Mammoet has completed a rapid headframe replacement at BHP’s Jansen potash project in Saskatchewan, using modular construction and self-propelled transporters to exchange a critical shaft structure without letting site complexity swallow the schedule.
The job centred on removing the lower section of an existing headframe and installing a far larger replacement to lift future mining capacity. Mammoet said the old unit weighed 796 tonnes, while the new headframe section came in at 2,090 tonnes and had to be manoeuvred into a tight footprint that also required docking into a staircase tower building. Before that installation, the company also handled the lift of a 60-tonne staircase tower module inside the structure using strand jacks, cranes, and a custom winch arrangement.
Most of the new steelwork was prefabricated in Alberta and transported to site in sections, an approach that reduced site labour and let fabrication run in parallel with preparatory works. At Jansen, however, the ground conditions were no small detail. Mammoet carried out route testing with SPMTs and counterweights, then mobilised more than 400 crane mats after identifying soft ground between the laydown area and the shaft. Additional shoring was installed at basement level near the shaft opening so the new structure could be set down without overloading the works below.
“We had to find a trailer configuration where we could carry the additional weight, be under the permissible ground-bearing pressure, plus be short enough to not clash with the existing structure,” said Mike de Wilde, Project Manager at Mammoet.

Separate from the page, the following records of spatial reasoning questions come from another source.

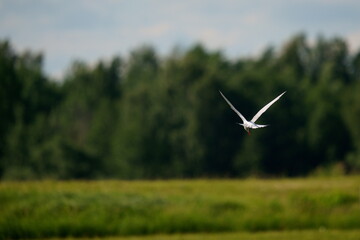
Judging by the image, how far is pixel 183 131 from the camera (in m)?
88.1

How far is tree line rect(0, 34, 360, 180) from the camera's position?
83.6 meters

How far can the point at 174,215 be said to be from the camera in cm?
3712

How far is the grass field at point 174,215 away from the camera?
3516cm

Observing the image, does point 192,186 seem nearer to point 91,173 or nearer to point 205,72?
point 91,173

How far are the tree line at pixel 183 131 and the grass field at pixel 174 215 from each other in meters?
36.0

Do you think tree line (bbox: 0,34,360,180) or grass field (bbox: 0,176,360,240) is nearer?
grass field (bbox: 0,176,360,240)

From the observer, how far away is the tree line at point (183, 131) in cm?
8356

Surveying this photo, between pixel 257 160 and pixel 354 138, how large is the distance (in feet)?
50.6

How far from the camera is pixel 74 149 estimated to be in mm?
82500

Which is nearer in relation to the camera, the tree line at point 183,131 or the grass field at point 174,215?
the grass field at point 174,215

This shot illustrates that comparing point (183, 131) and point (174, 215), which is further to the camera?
point (183, 131)

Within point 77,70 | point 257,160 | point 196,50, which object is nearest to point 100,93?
point 77,70

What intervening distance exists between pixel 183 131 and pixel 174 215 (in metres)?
51.1

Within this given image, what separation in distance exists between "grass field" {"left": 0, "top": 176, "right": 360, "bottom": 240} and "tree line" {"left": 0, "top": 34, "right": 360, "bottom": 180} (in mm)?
36033
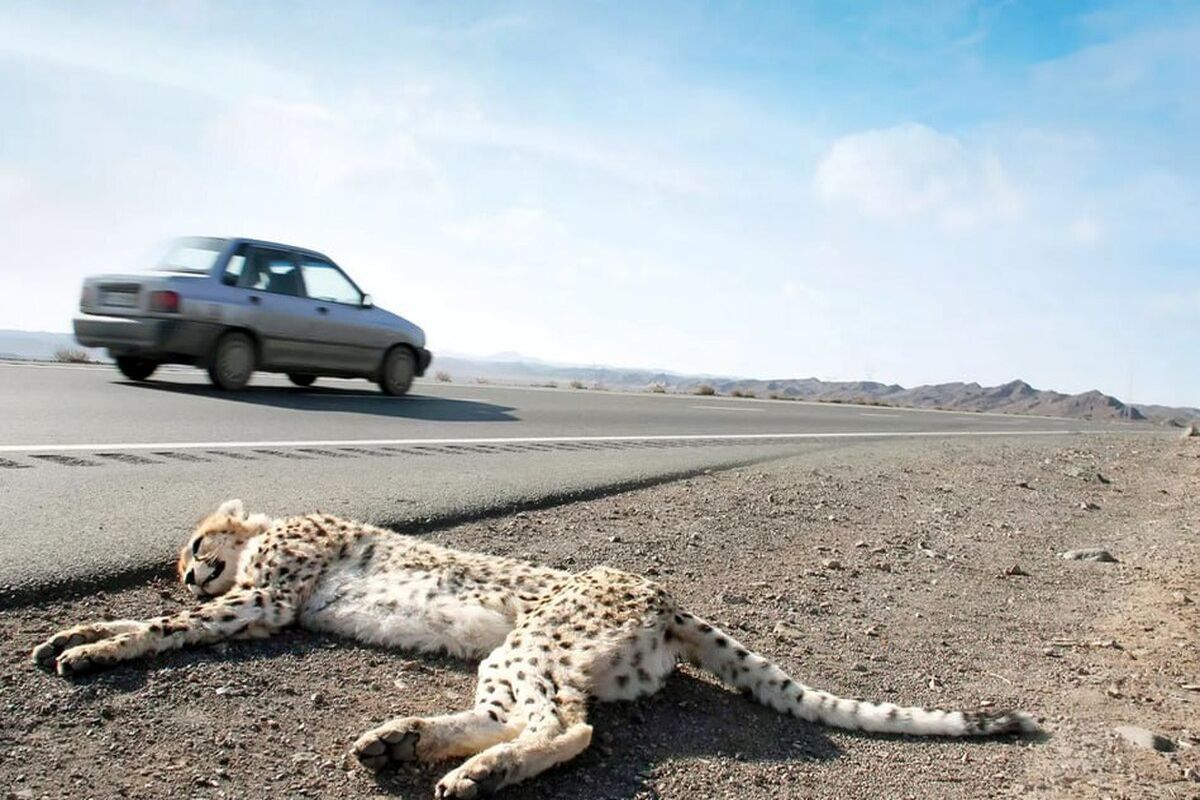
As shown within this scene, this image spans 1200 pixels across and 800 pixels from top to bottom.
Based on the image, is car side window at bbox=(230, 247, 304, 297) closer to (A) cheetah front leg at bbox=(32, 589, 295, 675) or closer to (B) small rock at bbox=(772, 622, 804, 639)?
(A) cheetah front leg at bbox=(32, 589, 295, 675)

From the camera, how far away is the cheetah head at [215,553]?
475 centimetres

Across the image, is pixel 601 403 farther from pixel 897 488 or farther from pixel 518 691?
pixel 518 691

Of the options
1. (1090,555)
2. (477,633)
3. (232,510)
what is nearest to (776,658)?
(477,633)

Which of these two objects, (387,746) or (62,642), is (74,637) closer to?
(62,642)

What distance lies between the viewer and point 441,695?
3.93m

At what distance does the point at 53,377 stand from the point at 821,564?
35.1 feet

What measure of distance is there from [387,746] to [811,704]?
1.64m

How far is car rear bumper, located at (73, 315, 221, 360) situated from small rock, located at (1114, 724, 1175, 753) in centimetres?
1116

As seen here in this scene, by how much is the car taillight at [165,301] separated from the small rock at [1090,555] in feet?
32.6

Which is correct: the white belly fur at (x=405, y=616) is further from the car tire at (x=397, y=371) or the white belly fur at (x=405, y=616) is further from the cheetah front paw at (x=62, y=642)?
the car tire at (x=397, y=371)

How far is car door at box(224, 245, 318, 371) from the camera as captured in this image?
1327cm

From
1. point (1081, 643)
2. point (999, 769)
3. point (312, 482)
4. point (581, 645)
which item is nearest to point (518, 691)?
point (581, 645)

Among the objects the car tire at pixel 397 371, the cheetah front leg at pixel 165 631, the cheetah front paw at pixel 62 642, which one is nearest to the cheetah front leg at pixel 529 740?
the cheetah front leg at pixel 165 631

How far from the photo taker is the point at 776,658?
4.72m
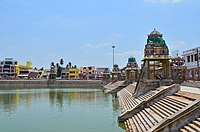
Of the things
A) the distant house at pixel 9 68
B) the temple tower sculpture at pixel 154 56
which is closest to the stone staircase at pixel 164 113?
the temple tower sculpture at pixel 154 56

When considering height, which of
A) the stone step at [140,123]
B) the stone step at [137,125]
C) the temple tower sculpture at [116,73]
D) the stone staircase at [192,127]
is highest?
the temple tower sculpture at [116,73]

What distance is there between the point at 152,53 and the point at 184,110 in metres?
14.2

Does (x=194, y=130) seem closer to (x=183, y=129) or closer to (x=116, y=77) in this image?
(x=183, y=129)

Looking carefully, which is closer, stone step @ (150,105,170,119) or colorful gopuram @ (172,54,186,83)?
stone step @ (150,105,170,119)

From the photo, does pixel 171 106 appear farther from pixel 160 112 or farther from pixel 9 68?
pixel 9 68

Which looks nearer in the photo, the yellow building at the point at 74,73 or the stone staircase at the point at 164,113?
the stone staircase at the point at 164,113

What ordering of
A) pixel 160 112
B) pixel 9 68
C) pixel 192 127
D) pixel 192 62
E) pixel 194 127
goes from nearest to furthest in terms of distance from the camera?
pixel 194 127 < pixel 192 127 < pixel 160 112 < pixel 192 62 < pixel 9 68

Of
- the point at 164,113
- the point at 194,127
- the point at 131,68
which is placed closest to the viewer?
the point at 194,127

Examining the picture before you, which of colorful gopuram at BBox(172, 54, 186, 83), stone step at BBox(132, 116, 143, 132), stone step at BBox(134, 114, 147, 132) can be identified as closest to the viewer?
stone step at BBox(134, 114, 147, 132)

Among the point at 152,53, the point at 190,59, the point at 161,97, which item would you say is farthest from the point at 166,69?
the point at 190,59

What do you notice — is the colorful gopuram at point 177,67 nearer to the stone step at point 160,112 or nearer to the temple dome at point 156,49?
the temple dome at point 156,49

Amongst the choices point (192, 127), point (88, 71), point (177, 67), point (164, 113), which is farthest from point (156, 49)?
point (88, 71)

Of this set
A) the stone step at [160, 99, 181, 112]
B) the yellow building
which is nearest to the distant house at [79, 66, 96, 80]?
the yellow building

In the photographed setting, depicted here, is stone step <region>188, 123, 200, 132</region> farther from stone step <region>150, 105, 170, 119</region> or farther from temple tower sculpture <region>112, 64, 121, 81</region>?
temple tower sculpture <region>112, 64, 121, 81</region>
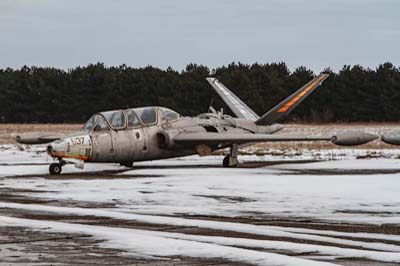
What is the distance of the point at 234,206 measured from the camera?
1554 cm

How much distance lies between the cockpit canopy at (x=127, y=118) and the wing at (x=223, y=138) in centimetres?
79

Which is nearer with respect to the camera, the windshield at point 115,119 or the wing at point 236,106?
the windshield at point 115,119

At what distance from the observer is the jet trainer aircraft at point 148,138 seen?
954 inches

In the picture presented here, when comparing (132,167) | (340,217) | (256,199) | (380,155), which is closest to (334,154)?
(380,155)

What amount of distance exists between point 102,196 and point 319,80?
15203 millimetres

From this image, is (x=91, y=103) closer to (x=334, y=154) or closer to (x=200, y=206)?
(x=334, y=154)

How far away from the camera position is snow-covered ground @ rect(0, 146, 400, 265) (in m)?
10.5

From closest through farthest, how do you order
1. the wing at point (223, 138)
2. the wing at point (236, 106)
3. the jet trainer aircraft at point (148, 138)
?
the jet trainer aircraft at point (148, 138), the wing at point (223, 138), the wing at point (236, 106)

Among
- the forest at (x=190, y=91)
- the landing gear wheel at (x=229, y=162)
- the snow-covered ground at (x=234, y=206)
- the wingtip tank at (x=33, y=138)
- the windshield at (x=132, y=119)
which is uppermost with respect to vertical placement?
the forest at (x=190, y=91)

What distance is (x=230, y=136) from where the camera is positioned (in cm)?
2650

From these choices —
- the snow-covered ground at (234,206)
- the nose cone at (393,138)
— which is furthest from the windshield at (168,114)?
the nose cone at (393,138)

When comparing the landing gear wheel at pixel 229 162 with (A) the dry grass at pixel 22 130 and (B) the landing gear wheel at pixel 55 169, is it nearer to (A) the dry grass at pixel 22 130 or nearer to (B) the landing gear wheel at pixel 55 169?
(B) the landing gear wheel at pixel 55 169

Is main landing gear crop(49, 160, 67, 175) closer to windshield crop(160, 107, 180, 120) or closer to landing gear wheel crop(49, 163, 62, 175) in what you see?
landing gear wheel crop(49, 163, 62, 175)

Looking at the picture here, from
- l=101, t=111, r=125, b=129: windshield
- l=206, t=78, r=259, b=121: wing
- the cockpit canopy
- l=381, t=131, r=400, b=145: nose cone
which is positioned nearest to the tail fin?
l=206, t=78, r=259, b=121: wing
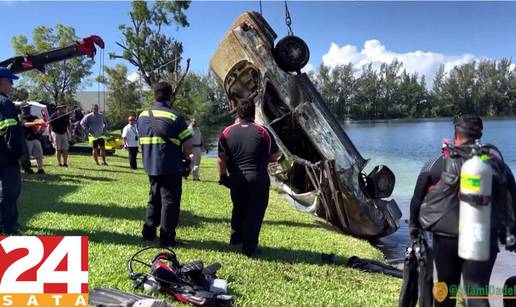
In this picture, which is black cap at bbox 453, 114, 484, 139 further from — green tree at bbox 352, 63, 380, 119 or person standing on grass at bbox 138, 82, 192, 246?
green tree at bbox 352, 63, 380, 119

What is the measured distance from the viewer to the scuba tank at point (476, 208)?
10.2 ft

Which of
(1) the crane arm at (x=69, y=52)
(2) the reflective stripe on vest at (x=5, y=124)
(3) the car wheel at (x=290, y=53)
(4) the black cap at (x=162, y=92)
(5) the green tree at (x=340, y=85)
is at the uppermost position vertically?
(5) the green tree at (x=340, y=85)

That constraint drove the final transport set-up: double SPMT trains configured for both load capacity and geometry, then aligned to guidance lasers so the headframe could be lowered onto its engineered bolt pattern with almost no room for drift.
The replacement work lands as BHP pushes Jansen toward first production in mid-2027. Once Stage 2 is ramped up, the mine is expected to reach roughly 8.5 million tonnes of potash a year, making construction decisions around shaft infrastructure, materials handling, and modular execution more than just an exercise in heavy lifting.